Алёше было очень жаль эту не известную ему Машу, которую била мать. Хотя, вот, Пашку Гунина тоже мать лупцевала до полусмерти, за что её лишили родительских прав, а его отправили в приют, а он всё равно скучал по ней, говорил, что, хоть и била, а всё-таки мать, лучше бы с ней остался.

О своей маме Алёша думал постоянно. Часто он сидел на своей кровати, стоящей у окна, обхватив руками колени, и смотрел в окно, представляя, как мама, наконец, приедет за ним и увезёт отсюда насовсем… Ведь никто доподлинно не знал, что случилось с нею в ту страшную ночь. Тело её не нашли. А, значит, – являлась безумная надежда, – она могла спастись? Может быть жива?!

В тот вечер, когда Анфису разлучили с Арсеном, малышня никак не могла уснуть, потрясённая происшествием. Няня Шура осторожно вошла в палату, привычно села на стул. Маленькая старушка в больших очках, под которыми скрывались ласковые, в лучиках морщин, глаза, с седыми, собранными в пучок волосами и тихим, мягким голосом – Алёше она чем-то напоминала бабушку.

– Не спите? – негромко спросила няня.

Лица её не было видно, так как сидела она спиной к окну, за которым светила луна, но Алёша точно знал, что на лице её – тихая, чуть грустноватая, чуть усталая улыбка.

Все сразу сели в кроватях, словно по звонку, ожидая, что старая няня что-то расскажет.

– Ложитесь, ложитесь, а то попадёт нам!

– Тётя Шура, как Анфиса?

– Куда увезли Арсена?

– Анфисе лучше. Она сейчас спит… А Арсена увезли в другое место.

– Зачем?!

– Так начальство решило…

– Но Арсен любит Анфису, а она его! – зашумели наперебой дети, ещё не зная толком значения произносимого слова, знакомого им из сказок и телевизора.

– Тише! Тише! – прошептала няня Шура. – Не переживайте. Если они на самом деле любят друг друга, то они встретятся, когда выйдут отсюда во взрослую жизнь. Уже и недолго осталось. А пока они могут писать друг другу.

Она говорила напевно, покачиваясь, словно баюкая.

Алёше было нестерпимо жаль Анфису. Несколько дней спустя, он увидел её в парке. Невысокая, хрупкая, она шла по тропинке как-то растерянно, теребя в руке платок, словно потеряла что-то и не может найти. Алёша сорвал несколько цветов и протянул их ей:

– Это тебе!

На глазах Анфисы навернулись слёзы. Она погладила его по голове, нагнулась:

– Спасибо, Лёшечка, – чмокнула в щёку и убежала.

Тем же вечером она первый раз пришла к телевизору, села позади всех и уставилась на экран.
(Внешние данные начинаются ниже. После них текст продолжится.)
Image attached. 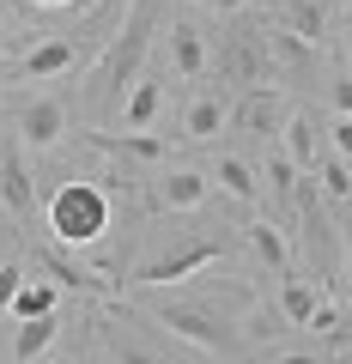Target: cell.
Wrapping results in <instances>:
<instances>
[{"instance_id": "25", "label": "cell", "mask_w": 352, "mask_h": 364, "mask_svg": "<svg viewBox=\"0 0 352 364\" xmlns=\"http://www.w3.org/2000/svg\"><path fill=\"white\" fill-rule=\"evenodd\" d=\"M18 286H25V267H18V261H0V310L18 298Z\"/></svg>"}, {"instance_id": "17", "label": "cell", "mask_w": 352, "mask_h": 364, "mask_svg": "<svg viewBox=\"0 0 352 364\" xmlns=\"http://www.w3.org/2000/svg\"><path fill=\"white\" fill-rule=\"evenodd\" d=\"M213 188H225L231 200H255V195H261L255 170H249L243 158H219V164H213Z\"/></svg>"}, {"instance_id": "8", "label": "cell", "mask_w": 352, "mask_h": 364, "mask_svg": "<svg viewBox=\"0 0 352 364\" xmlns=\"http://www.w3.org/2000/svg\"><path fill=\"white\" fill-rule=\"evenodd\" d=\"M170 61H176V73H183V79L207 73V37H201V25H188V18L170 25Z\"/></svg>"}, {"instance_id": "10", "label": "cell", "mask_w": 352, "mask_h": 364, "mask_svg": "<svg viewBox=\"0 0 352 364\" xmlns=\"http://www.w3.org/2000/svg\"><path fill=\"white\" fill-rule=\"evenodd\" d=\"M37 267L49 273V286L55 291H110L97 273H85V267H73V261L61 255V249H37Z\"/></svg>"}, {"instance_id": "33", "label": "cell", "mask_w": 352, "mask_h": 364, "mask_svg": "<svg viewBox=\"0 0 352 364\" xmlns=\"http://www.w3.org/2000/svg\"><path fill=\"white\" fill-rule=\"evenodd\" d=\"M346 55H352V37H346Z\"/></svg>"}, {"instance_id": "19", "label": "cell", "mask_w": 352, "mask_h": 364, "mask_svg": "<svg viewBox=\"0 0 352 364\" xmlns=\"http://www.w3.org/2000/svg\"><path fill=\"white\" fill-rule=\"evenodd\" d=\"M316 286H304V279H292V273H279V310H286V322L292 328H304L310 322V310H316Z\"/></svg>"}, {"instance_id": "14", "label": "cell", "mask_w": 352, "mask_h": 364, "mask_svg": "<svg viewBox=\"0 0 352 364\" xmlns=\"http://www.w3.org/2000/svg\"><path fill=\"white\" fill-rule=\"evenodd\" d=\"M55 334H61V322H55V316H31V322H18V334H13V358H18V364L43 358V352L55 346Z\"/></svg>"}, {"instance_id": "30", "label": "cell", "mask_w": 352, "mask_h": 364, "mask_svg": "<svg viewBox=\"0 0 352 364\" xmlns=\"http://www.w3.org/2000/svg\"><path fill=\"white\" fill-rule=\"evenodd\" d=\"M213 13H237V6H243V0H207Z\"/></svg>"}, {"instance_id": "13", "label": "cell", "mask_w": 352, "mask_h": 364, "mask_svg": "<svg viewBox=\"0 0 352 364\" xmlns=\"http://www.w3.org/2000/svg\"><path fill=\"white\" fill-rule=\"evenodd\" d=\"M225 128H231V109H225L219 97H195L188 116H183V140H213V134H225Z\"/></svg>"}, {"instance_id": "28", "label": "cell", "mask_w": 352, "mask_h": 364, "mask_svg": "<svg viewBox=\"0 0 352 364\" xmlns=\"http://www.w3.org/2000/svg\"><path fill=\"white\" fill-rule=\"evenodd\" d=\"M334 109H340V116H352V79H340V85H334Z\"/></svg>"}, {"instance_id": "16", "label": "cell", "mask_w": 352, "mask_h": 364, "mask_svg": "<svg viewBox=\"0 0 352 364\" xmlns=\"http://www.w3.org/2000/svg\"><path fill=\"white\" fill-rule=\"evenodd\" d=\"M158 104H164V85L140 79V85L122 97V122H128V128H152V122H158Z\"/></svg>"}, {"instance_id": "18", "label": "cell", "mask_w": 352, "mask_h": 364, "mask_svg": "<svg viewBox=\"0 0 352 364\" xmlns=\"http://www.w3.org/2000/svg\"><path fill=\"white\" fill-rule=\"evenodd\" d=\"M97 146H110V152H128V158H146V164H158V158L170 152L164 134H92Z\"/></svg>"}, {"instance_id": "7", "label": "cell", "mask_w": 352, "mask_h": 364, "mask_svg": "<svg viewBox=\"0 0 352 364\" xmlns=\"http://www.w3.org/2000/svg\"><path fill=\"white\" fill-rule=\"evenodd\" d=\"M73 61H79V43L73 37H43L37 49L18 61V79H55V73H67Z\"/></svg>"}, {"instance_id": "34", "label": "cell", "mask_w": 352, "mask_h": 364, "mask_svg": "<svg viewBox=\"0 0 352 364\" xmlns=\"http://www.w3.org/2000/svg\"><path fill=\"white\" fill-rule=\"evenodd\" d=\"M61 364H79V358H61Z\"/></svg>"}, {"instance_id": "29", "label": "cell", "mask_w": 352, "mask_h": 364, "mask_svg": "<svg viewBox=\"0 0 352 364\" xmlns=\"http://www.w3.org/2000/svg\"><path fill=\"white\" fill-rule=\"evenodd\" d=\"M274 364H316V358H310V352H279Z\"/></svg>"}, {"instance_id": "23", "label": "cell", "mask_w": 352, "mask_h": 364, "mask_svg": "<svg viewBox=\"0 0 352 364\" xmlns=\"http://www.w3.org/2000/svg\"><path fill=\"white\" fill-rule=\"evenodd\" d=\"M322 188H328L334 200L352 195V164H346V158H322Z\"/></svg>"}, {"instance_id": "4", "label": "cell", "mask_w": 352, "mask_h": 364, "mask_svg": "<svg viewBox=\"0 0 352 364\" xmlns=\"http://www.w3.org/2000/svg\"><path fill=\"white\" fill-rule=\"evenodd\" d=\"M225 249H231L225 237H195V243L170 249V255H158V261H140V267H134V286H176L188 273H201L207 261H219Z\"/></svg>"}, {"instance_id": "35", "label": "cell", "mask_w": 352, "mask_h": 364, "mask_svg": "<svg viewBox=\"0 0 352 364\" xmlns=\"http://www.w3.org/2000/svg\"><path fill=\"white\" fill-rule=\"evenodd\" d=\"M346 6H352V0H346Z\"/></svg>"}, {"instance_id": "9", "label": "cell", "mask_w": 352, "mask_h": 364, "mask_svg": "<svg viewBox=\"0 0 352 364\" xmlns=\"http://www.w3.org/2000/svg\"><path fill=\"white\" fill-rule=\"evenodd\" d=\"M237 128L243 134H279V122H286V104H279L274 91H249L243 104H237Z\"/></svg>"}, {"instance_id": "11", "label": "cell", "mask_w": 352, "mask_h": 364, "mask_svg": "<svg viewBox=\"0 0 352 364\" xmlns=\"http://www.w3.org/2000/svg\"><path fill=\"white\" fill-rule=\"evenodd\" d=\"M31 200H37V195H31V170L18 164V152H6V158H0V207L25 219Z\"/></svg>"}, {"instance_id": "32", "label": "cell", "mask_w": 352, "mask_h": 364, "mask_svg": "<svg viewBox=\"0 0 352 364\" xmlns=\"http://www.w3.org/2000/svg\"><path fill=\"white\" fill-rule=\"evenodd\" d=\"M346 273H352V249H346Z\"/></svg>"}, {"instance_id": "31", "label": "cell", "mask_w": 352, "mask_h": 364, "mask_svg": "<svg viewBox=\"0 0 352 364\" xmlns=\"http://www.w3.org/2000/svg\"><path fill=\"white\" fill-rule=\"evenodd\" d=\"M37 6H73V0H37Z\"/></svg>"}, {"instance_id": "1", "label": "cell", "mask_w": 352, "mask_h": 364, "mask_svg": "<svg viewBox=\"0 0 352 364\" xmlns=\"http://www.w3.org/2000/svg\"><path fill=\"white\" fill-rule=\"evenodd\" d=\"M158 18H164V0H134V13H128V25H122L116 49H110V55H104V67L92 73V97H104V104H110L122 85H134V73H140L146 49H152Z\"/></svg>"}, {"instance_id": "26", "label": "cell", "mask_w": 352, "mask_h": 364, "mask_svg": "<svg viewBox=\"0 0 352 364\" xmlns=\"http://www.w3.org/2000/svg\"><path fill=\"white\" fill-rule=\"evenodd\" d=\"M304 328H310V334H334V328H340V310H334V304H316Z\"/></svg>"}, {"instance_id": "2", "label": "cell", "mask_w": 352, "mask_h": 364, "mask_svg": "<svg viewBox=\"0 0 352 364\" xmlns=\"http://www.w3.org/2000/svg\"><path fill=\"white\" fill-rule=\"evenodd\" d=\"M49 231L61 249H92L110 231V195L97 182H61L49 200Z\"/></svg>"}, {"instance_id": "20", "label": "cell", "mask_w": 352, "mask_h": 364, "mask_svg": "<svg viewBox=\"0 0 352 364\" xmlns=\"http://www.w3.org/2000/svg\"><path fill=\"white\" fill-rule=\"evenodd\" d=\"M249 249H255L274 273H292V249H286V237H279V225H249Z\"/></svg>"}, {"instance_id": "3", "label": "cell", "mask_w": 352, "mask_h": 364, "mask_svg": "<svg viewBox=\"0 0 352 364\" xmlns=\"http://www.w3.org/2000/svg\"><path fill=\"white\" fill-rule=\"evenodd\" d=\"M152 322L158 328H170V334H183L188 346H201V352H213L219 364H237V328L225 322L219 310H201V304H158L152 310Z\"/></svg>"}, {"instance_id": "5", "label": "cell", "mask_w": 352, "mask_h": 364, "mask_svg": "<svg viewBox=\"0 0 352 364\" xmlns=\"http://www.w3.org/2000/svg\"><path fill=\"white\" fill-rule=\"evenodd\" d=\"M207 195H213L207 170H164V176H158V207L164 213H195Z\"/></svg>"}, {"instance_id": "15", "label": "cell", "mask_w": 352, "mask_h": 364, "mask_svg": "<svg viewBox=\"0 0 352 364\" xmlns=\"http://www.w3.org/2000/svg\"><path fill=\"white\" fill-rule=\"evenodd\" d=\"M55 304H61V291H55L49 279H25L6 310H13V322H31V316H55Z\"/></svg>"}, {"instance_id": "24", "label": "cell", "mask_w": 352, "mask_h": 364, "mask_svg": "<svg viewBox=\"0 0 352 364\" xmlns=\"http://www.w3.org/2000/svg\"><path fill=\"white\" fill-rule=\"evenodd\" d=\"M267 176H274V182H267L274 195H292V176H298V170H292V158H286V152H274V158H267Z\"/></svg>"}, {"instance_id": "12", "label": "cell", "mask_w": 352, "mask_h": 364, "mask_svg": "<svg viewBox=\"0 0 352 364\" xmlns=\"http://www.w3.org/2000/svg\"><path fill=\"white\" fill-rule=\"evenodd\" d=\"M279 140H286L292 170H304V176H310V170H316V128H310V116H304V109L279 122Z\"/></svg>"}, {"instance_id": "22", "label": "cell", "mask_w": 352, "mask_h": 364, "mask_svg": "<svg viewBox=\"0 0 352 364\" xmlns=\"http://www.w3.org/2000/svg\"><path fill=\"white\" fill-rule=\"evenodd\" d=\"M286 25L298 31L304 43H316V37H322V6H316V0H292V6H286Z\"/></svg>"}, {"instance_id": "6", "label": "cell", "mask_w": 352, "mask_h": 364, "mask_svg": "<svg viewBox=\"0 0 352 364\" xmlns=\"http://www.w3.org/2000/svg\"><path fill=\"white\" fill-rule=\"evenodd\" d=\"M67 134V109L55 104V97H31L25 109H18V140L25 146H55Z\"/></svg>"}, {"instance_id": "21", "label": "cell", "mask_w": 352, "mask_h": 364, "mask_svg": "<svg viewBox=\"0 0 352 364\" xmlns=\"http://www.w3.org/2000/svg\"><path fill=\"white\" fill-rule=\"evenodd\" d=\"M104 346H110V358H116V364H164L152 346H140L128 328H104Z\"/></svg>"}, {"instance_id": "27", "label": "cell", "mask_w": 352, "mask_h": 364, "mask_svg": "<svg viewBox=\"0 0 352 364\" xmlns=\"http://www.w3.org/2000/svg\"><path fill=\"white\" fill-rule=\"evenodd\" d=\"M328 134H334V158H346V164H352V116H340Z\"/></svg>"}]
</instances>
Шёл очередной сериал, и, когда главный герой, смуглый, черноволосый красавец, стал обнимать красавицу-героиню, по лицу Анфисы скользнула улыбка:

– Совсем как у нас с Арсеном было! – вырвалось у неё.
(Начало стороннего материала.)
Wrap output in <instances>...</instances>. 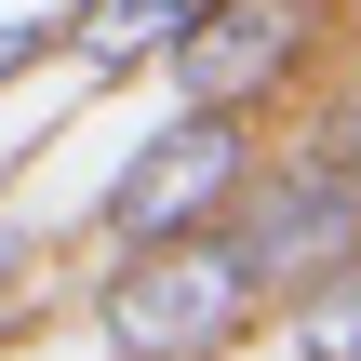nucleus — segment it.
<instances>
[{
	"instance_id": "423d86ee",
	"label": "nucleus",
	"mask_w": 361,
	"mask_h": 361,
	"mask_svg": "<svg viewBox=\"0 0 361 361\" xmlns=\"http://www.w3.org/2000/svg\"><path fill=\"white\" fill-rule=\"evenodd\" d=\"M281 361H361V241L281 295Z\"/></svg>"
},
{
	"instance_id": "0eeeda50",
	"label": "nucleus",
	"mask_w": 361,
	"mask_h": 361,
	"mask_svg": "<svg viewBox=\"0 0 361 361\" xmlns=\"http://www.w3.org/2000/svg\"><path fill=\"white\" fill-rule=\"evenodd\" d=\"M54 40H67V13H13V27H0V94H13L27 67H54Z\"/></svg>"
},
{
	"instance_id": "f257e3e1",
	"label": "nucleus",
	"mask_w": 361,
	"mask_h": 361,
	"mask_svg": "<svg viewBox=\"0 0 361 361\" xmlns=\"http://www.w3.org/2000/svg\"><path fill=\"white\" fill-rule=\"evenodd\" d=\"M255 322H268V281L241 268L228 228L121 241V268L94 281V335H107V361H228Z\"/></svg>"
},
{
	"instance_id": "7ed1b4c3",
	"label": "nucleus",
	"mask_w": 361,
	"mask_h": 361,
	"mask_svg": "<svg viewBox=\"0 0 361 361\" xmlns=\"http://www.w3.org/2000/svg\"><path fill=\"white\" fill-rule=\"evenodd\" d=\"M214 228L241 241V268H255L268 295H295L308 268H335V255L361 241V174H348V161H322V147H295L281 174L255 161V188H241Z\"/></svg>"
},
{
	"instance_id": "1a4fd4ad",
	"label": "nucleus",
	"mask_w": 361,
	"mask_h": 361,
	"mask_svg": "<svg viewBox=\"0 0 361 361\" xmlns=\"http://www.w3.org/2000/svg\"><path fill=\"white\" fill-rule=\"evenodd\" d=\"M13 281H27V241H13V214H0V295H13Z\"/></svg>"
},
{
	"instance_id": "20e7f679",
	"label": "nucleus",
	"mask_w": 361,
	"mask_h": 361,
	"mask_svg": "<svg viewBox=\"0 0 361 361\" xmlns=\"http://www.w3.org/2000/svg\"><path fill=\"white\" fill-rule=\"evenodd\" d=\"M308 27H322V0H201L188 27H174V107H268L295 67H308Z\"/></svg>"
},
{
	"instance_id": "39448f33",
	"label": "nucleus",
	"mask_w": 361,
	"mask_h": 361,
	"mask_svg": "<svg viewBox=\"0 0 361 361\" xmlns=\"http://www.w3.org/2000/svg\"><path fill=\"white\" fill-rule=\"evenodd\" d=\"M188 13H201V0H80V13H67V40H80V80H134V67H161Z\"/></svg>"
},
{
	"instance_id": "6e6552de",
	"label": "nucleus",
	"mask_w": 361,
	"mask_h": 361,
	"mask_svg": "<svg viewBox=\"0 0 361 361\" xmlns=\"http://www.w3.org/2000/svg\"><path fill=\"white\" fill-rule=\"evenodd\" d=\"M308 147H322V161H348V174H361V94L335 107V121H322V134H308Z\"/></svg>"
},
{
	"instance_id": "f03ea898",
	"label": "nucleus",
	"mask_w": 361,
	"mask_h": 361,
	"mask_svg": "<svg viewBox=\"0 0 361 361\" xmlns=\"http://www.w3.org/2000/svg\"><path fill=\"white\" fill-rule=\"evenodd\" d=\"M255 107H174L121 174H107V201H94V241L121 255V241H174V228H214L241 188H255Z\"/></svg>"
}]
</instances>
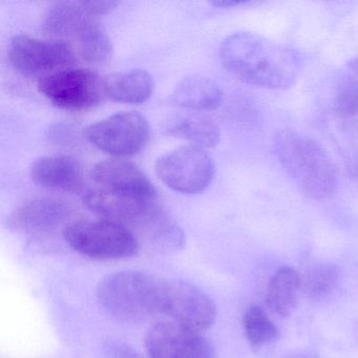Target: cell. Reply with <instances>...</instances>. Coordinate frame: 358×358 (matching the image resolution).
<instances>
[{
  "label": "cell",
  "instance_id": "obj_1",
  "mask_svg": "<svg viewBox=\"0 0 358 358\" xmlns=\"http://www.w3.org/2000/svg\"><path fill=\"white\" fill-rule=\"evenodd\" d=\"M81 196L102 219L124 226L148 228L162 213L152 182L135 163L123 159H108L95 165Z\"/></svg>",
  "mask_w": 358,
  "mask_h": 358
},
{
  "label": "cell",
  "instance_id": "obj_2",
  "mask_svg": "<svg viewBox=\"0 0 358 358\" xmlns=\"http://www.w3.org/2000/svg\"><path fill=\"white\" fill-rule=\"evenodd\" d=\"M224 68L238 80L267 90H287L301 69L295 50L253 33L229 35L220 48Z\"/></svg>",
  "mask_w": 358,
  "mask_h": 358
},
{
  "label": "cell",
  "instance_id": "obj_3",
  "mask_svg": "<svg viewBox=\"0 0 358 358\" xmlns=\"http://www.w3.org/2000/svg\"><path fill=\"white\" fill-rule=\"evenodd\" d=\"M272 144L280 166L306 196L326 200L334 196L336 169L317 142L292 129H280Z\"/></svg>",
  "mask_w": 358,
  "mask_h": 358
},
{
  "label": "cell",
  "instance_id": "obj_4",
  "mask_svg": "<svg viewBox=\"0 0 358 358\" xmlns=\"http://www.w3.org/2000/svg\"><path fill=\"white\" fill-rule=\"evenodd\" d=\"M43 32L62 41L90 64H104L112 58L113 43L89 1H59L45 12Z\"/></svg>",
  "mask_w": 358,
  "mask_h": 358
},
{
  "label": "cell",
  "instance_id": "obj_5",
  "mask_svg": "<svg viewBox=\"0 0 358 358\" xmlns=\"http://www.w3.org/2000/svg\"><path fill=\"white\" fill-rule=\"evenodd\" d=\"M162 280L135 270L114 272L100 280L97 299L102 309L121 322H141L160 313Z\"/></svg>",
  "mask_w": 358,
  "mask_h": 358
},
{
  "label": "cell",
  "instance_id": "obj_6",
  "mask_svg": "<svg viewBox=\"0 0 358 358\" xmlns=\"http://www.w3.org/2000/svg\"><path fill=\"white\" fill-rule=\"evenodd\" d=\"M64 236L73 250L100 261L127 259L139 250L135 234L127 226L110 220L73 222L64 227Z\"/></svg>",
  "mask_w": 358,
  "mask_h": 358
},
{
  "label": "cell",
  "instance_id": "obj_7",
  "mask_svg": "<svg viewBox=\"0 0 358 358\" xmlns=\"http://www.w3.org/2000/svg\"><path fill=\"white\" fill-rule=\"evenodd\" d=\"M150 125L140 113L120 112L87 125L83 137L92 145L115 157L139 154L150 139Z\"/></svg>",
  "mask_w": 358,
  "mask_h": 358
},
{
  "label": "cell",
  "instance_id": "obj_8",
  "mask_svg": "<svg viewBox=\"0 0 358 358\" xmlns=\"http://www.w3.org/2000/svg\"><path fill=\"white\" fill-rule=\"evenodd\" d=\"M8 57L16 72L41 79L73 68L77 55L74 49L64 41H41L28 35H17L10 41Z\"/></svg>",
  "mask_w": 358,
  "mask_h": 358
},
{
  "label": "cell",
  "instance_id": "obj_9",
  "mask_svg": "<svg viewBox=\"0 0 358 358\" xmlns=\"http://www.w3.org/2000/svg\"><path fill=\"white\" fill-rule=\"evenodd\" d=\"M38 90L57 108L77 112L96 108L106 97L104 79L87 69H66L43 77Z\"/></svg>",
  "mask_w": 358,
  "mask_h": 358
},
{
  "label": "cell",
  "instance_id": "obj_10",
  "mask_svg": "<svg viewBox=\"0 0 358 358\" xmlns=\"http://www.w3.org/2000/svg\"><path fill=\"white\" fill-rule=\"evenodd\" d=\"M155 171L171 189L180 194H196L208 187L215 166L204 150L189 145L163 155L157 160Z\"/></svg>",
  "mask_w": 358,
  "mask_h": 358
},
{
  "label": "cell",
  "instance_id": "obj_11",
  "mask_svg": "<svg viewBox=\"0 0 358 358\" xmlns=\"http://www.w3.org/2000/svg\"><path fill=\"white\" fill-rule=\"evenodd\" d=\"M160 313L180 326L201 333L215 324L217 306L207 293L194 285L162 280Z\"/></svg>",
  "mask_w": 358,
  "mask_h": 358
},
{
  "label": "cell",
  "instance_id": "obj_12",
  "mask_svg": "<svg viewBox=\"0 0 358 358\" xmlns=\"http://www.w3.org/2000/svg\"><path fill=\"white\" fill-rule=\"evenodd\" d=\"M145 348L152 358H215V347L209 339L171 320L150 327L145 335Z\"/></svg>",
  "mask_w": 358,
  "mask_h": 358
},
{
  "label": "cell",
  "instance_id": "obj_13",
  "mask_svg": "<svg viewBox=\"0 0 358 358\" xmlns=\"http://www.w3.org/2000/svg\"><path fill=\"white\" fill-rule=\"evenodd\" d=\"M70 206L52 198L34 199L18 207L8 220L13 231L28 236H45L57 230L70 217Z\"/></svg>",
  "mask_w": 358,
  "mask_h": 358
},
{
  "label": "cell",
  "instance_id": "obj_14",
  "mask_svg": "<svg viewBox=\"0 0 358 358\" xmlns=\"http://www.w3.org/2000/svg\"><path fill=\"white\" fill-rule=\"evenodd\" d=\"M31 178L41 187L71 194H83L87 185L80 163L64 155L37 159L31 167Z\"/></svg>",
  "mask_w": 358,
  "mask_h": 358
},
{
  "label": "cell",
  "instance_id": "obj_15",
  "mask_svg": "<svg viewBox=\"0 0 358 358\" xmlns=\"http://www.w3.org/2000/svg\"><path fill=\"white\" fill-rule=\"evenodd\" d=\"M221 87L210 79L190 76L176 85L169 96V103L177 108L194 110H215L223 102Z\"/></svg>",
  "mask_w": 358,
  "mask_h": 358
},
{
  "label": "cell",
  "instance_id": "obj_16",
  "mask_svg": "<svg viewBox=\"0 0 358 358\" xmlns=\"http://www.w3.org/2000/svg\"><path fill=\"white\" fill-rule=\"evenodd\" d=\"M103 79L106 97L119 103H144L154 92L152 77L139 69L115 73Z\"/></svg>",
  "mask_w": 358,
  "mask_h": 358
},
{
  "label": "cell",
  "instance_id": "obj_17",
  "mask_svg": "<svg viewBox=\"0 0 358 358\" xmlns=\"http://www.w3.org/2000/svg\"><path fill=\"white\" fill-rule=\"evenodd\" d=\"M299 291L301 273L291 266H282L268 282L266 305L278 315L289 316L296 308Z\"/></svg>",
  "mask_w": 358,
  "mask_h": 358
},
{
  "label": "cell",
  "instance_id": "obj_18",
  "mask_svg": "<svg viewBox=\"0 0 358 358\" xmlns=\"http://www.w3.org/2000/svg\"><path fill=\"white\" fill-rule=\"evenodd\" d=\"M169 136L189 142L201 150H210L219 144L221 133L211 119L201 115H184L171 119L165 127Z\"/></svg>",
  "mask_w": 358,
  "mask_h": 358
},
{
  "label": "cell",
  "instance_id": "obj_19",
  "mask_svg": "<svg viewBox=\"0 0 358 358\" xmlns=\"http://www.w3.org/2000/svg\"><path fill=\"white\" fill-rule=\"evenodd\" d=\"M341 270L336 265L320 262L309 266L301 273V291L310 301L328 299L338 286Z\"/></svg>",
  "mask_w": 358,
  "mask_h": 358
},
{
  "label": "cell",
  "instance_id": "obj_20",
  "mask_svg": "<svg viewBox=\"0 0 358 358\" xmlns=\"http://www.w3.org/2000/svg\"><path fill=\"white\" fill-rule=\"evenodd\" d=\"M243 329L249 345L257 350L273 345L280 338L278 327L257 303L249 306L245 311Z\"/></svg>",
  "mask_w": 358,
  "mask_h": 358
},
{
  "label": "cell",
  "instance_id": "obj_21",
  "mask_svg": "<svg viewBox=\"0 0 358 358\" xmlns=\"http://www.w3.org/2000/svg\"><path fill=\"white\" fill-rule=\"evenodd\" d=\"M332 108L339 119L352 121L358 119V80L345 77L337 83L332 97Z\"/></svg>",
  "mask_w": 358,
  "mask_h": 358
},
{
  "label": "cell",
  "instance_id": "obj_22",
  "mask_svg": "<svg viewBox=\"0 0 358 358\" xmlns=\"http://www.w3.org/2000/svg\"><path fill=\"white\" fill-rule=\"evenodd\" d=\"M347 171L350 177L358 183V154L353 155L348 159Z\"/></svg>",
  "mask_w": 358,
  "mask_h": 358
},
{
  "label": "cell",
  "instance_id": "obj_23",
  "mask_svg": "<svg viewBox=\"0 0 358 358\" xmlns=\"http://www.w3.org/2000/svg\"><path fill=\"white\" fill-rule=\"evenodd\" d=\"M250 1H245V0H223V1H215L213 3V6L215 7H221V8H234V7H241V6L249 5Z\"/></svg>",
  "mask_w": 358,
  "mask_h": 358
},
{
  "label": "cell",
  "instance_id": "obj_24",
  "mask_svg": "<svg viewBox=\"0 0 358 358\" xmlns=\"http://www.w3.org/2000/svg\"><path fill=\"white\" fill-rule=\"evenodd\" d=\"M286 358H320L313 352L310 351H299L294 352V353L289 354Z\"/></svg>",
  "mask_w": 358,
  "mask_h": 358
},
{
  "label": "cell",
  "instance_id": "obj_25",
  "mask_svg": "<svg viewBox=\"0 0 358 358\" xmlns=\"http://www.w3.org/2000/svg\"><path fill=\"white\" fill-rule=\"evenodd\" d=\"M349 66L352 71H354V72L357 73L358 74V57L352 60V62H350Z\"/></svg>",
  "mask_w": 358,
  "mask_h": 358
}]
</instances>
С той поры за Анфисой хвостом ходили её сверстницы и девчонки помладше, страстно желавшие узнать подробно, как же именно «было».
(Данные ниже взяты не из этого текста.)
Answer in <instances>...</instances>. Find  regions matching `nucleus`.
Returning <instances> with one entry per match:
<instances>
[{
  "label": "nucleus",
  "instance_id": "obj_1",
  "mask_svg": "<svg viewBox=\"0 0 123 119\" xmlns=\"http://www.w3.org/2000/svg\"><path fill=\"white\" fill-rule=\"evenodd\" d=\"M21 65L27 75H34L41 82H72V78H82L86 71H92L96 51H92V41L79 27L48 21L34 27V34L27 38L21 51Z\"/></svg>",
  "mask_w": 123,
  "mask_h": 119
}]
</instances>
Кроме няни Шуры и Лёньки, самым близким человеком в усадьбе для Серёжи был – Саня. Саня был уже «взрослый», ровесник Арсена и Анфисы, но очень отличался от всех ребят своего возраста или, как разделяли в «усадьбе», «группы». Он никогда не участвовал в устраиваемых «травлях» и других «развлечениях», но, кроме того, он не боялся принимать сторону обижаемых, слабых. Саня был защитником, старшим братом, за чьей широкой спиной можно было спрятаться. Он был невысок, но отличался большой силой и ловкостью. Отчасти поэтому его побаивались и не пытались заставить силой следовать неписанным законам. Но было в нём и что-то ещё, что ощущали все, прибегая к его заступничеству: кроме физической (ей-то обладали многие) была у Сани некая внутренняя сила, позволявшая ему оставаться добрым, честным, не шакалить, не ломаться и не отступать. Алёша никогда не видел, чтобы Саня струсил перед кем-нибудь. И все, кто и желал бы сломать его, понимали, что это не получится, что он не испугается, не побежит. Лицо Сани мало соответствовало его характеру: широкое, веснушчатое, с рыжеватыми волосами и оттопыренными ушами – оно подошло бы клоуну и вызывало невольную улыбку. Он не дружил близко ни с кем из своих сверстников, но ни с кем не состоял и в серьёзном конфликте. Любые противоречия он старался и умел разрешать миром, поэтому всегда выступал арбитром в детских спорах. За это его прозвали Миротворцем.

Не имея близких друзей, Саня постоянно возился с малышнёй. Он играл с ними, вырезал им игрушки из дерева… А ещё ему разрешили ухаживать за поселившейся при «усадьбе» собакой. Вскоре, впрочем, их было уже трое, и Саня каждый день выносил им полученные на кухне объедки. Не замедлили появиться и щенки, и когда Саня ходил по парку, они резвились у его ног, карабкались по нему… А ещё Саня помогал глухонемому старику-дворнику: подметал дорожки, подрезал кусты… Старик смотрел на него, улыбался, подавал знаки – и Саня всё понимал. Как, кажется, понимал всё и всех. Чтобы не случилось, со всеми своими бедами и радостями дети бежали к нему, и он слушал, судил, объяснял, помогал…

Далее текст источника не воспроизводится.